▶ Soal Latihan:
• 1. Apa judul karya Annisa Aprianinda menurut teks tentang kematian?
• 2. Ketik ulang seluruh bagian teks tentang kematian, mulai dari "Di malam pembukaan" terus ke bawah sampai "merasakan indahnya dunia.".

▶ Blok Teks:
----

Kalau menurut Merriam-Webster, arti kata kematian atau death adalah “a permanent cessation of all vital functions : the end of life”. Dimana cessation sendiri mempunyai arti penghentian atau interupsi. Sesuatu yang dihentikan atau diinterupsi kan biasanya tiba-tiba ya. Jadi, ibarat seorang novelis yang sedang asyik menuliskan bukunya, mendadak disuruh berhenti sama sang penerbit. Entah sudah sampai halaman berapa ceritanya saat interupsi itu datang. Bisa baru halaman 20, bisa 100, bahkan bisa baru mulai nulis kata pengantar.
Di malam pembukaan pameran amal ACT tanggal 28 Juli lalu, beragam cerita terangkat dari 25 karya seniman partisipan. Masing-masing orang menanggapi kematian secara berbeda-beda. Franciska Angelina lewat karyanya “Death is A Graduation” misalnya, berusaha melihat kematian dari sisi yang “fun” dimana Franciska mempunyai harapan bahwa akan ada petualangan baru setelah ajal tiba. Berbeda dengan karya Annisa Aprianinda yang melihat kasus-kasus aborsi. Annisa lewat karyanya yang berjudul “Bear & Blossom” ingin mengajak (khususnya) kaum perempuan untuk lebih menyadari bahwa setiap mereka dapat memberikan kesempatan jiwa lain untuk merasakan indahnya dunia.

----

▶ Data Terekam:

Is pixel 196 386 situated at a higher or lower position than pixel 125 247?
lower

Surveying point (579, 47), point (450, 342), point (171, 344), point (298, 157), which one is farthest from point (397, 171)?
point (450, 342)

----

▶ Jawaban Soal:
• 1. Judul karyanya adalah “Bear & Blossom”.

• 2.
Di malam pembukaan pameran amal ACT tanggal 28 Juli lalu, beragam cerita terangkat dari 25 karya seniman partisipan. Masing-masing orang menanggapi kematian secara berbeda-beda. Franciska Angelina lewat karyanya “Death is A Graduation” misalnya, berusaha melihat kematian dari sisi yang “fun” dimana Franciska mempunyai harapan bahwa akan ada petualangan baru setelah ajal tiba. Berbeda dengan karya Annisa Aprianinda yang melihat kasus-kasus aborsi. Annisa lewat karyanya yang berjudul “Bear & Blossom” ingin mengajak (khususnya) kaum perempuan untuk lebih menyadari bahwa setiap mereka dapat memberikan kesempatan jiwa lain untuk merasakan indahnya dunia.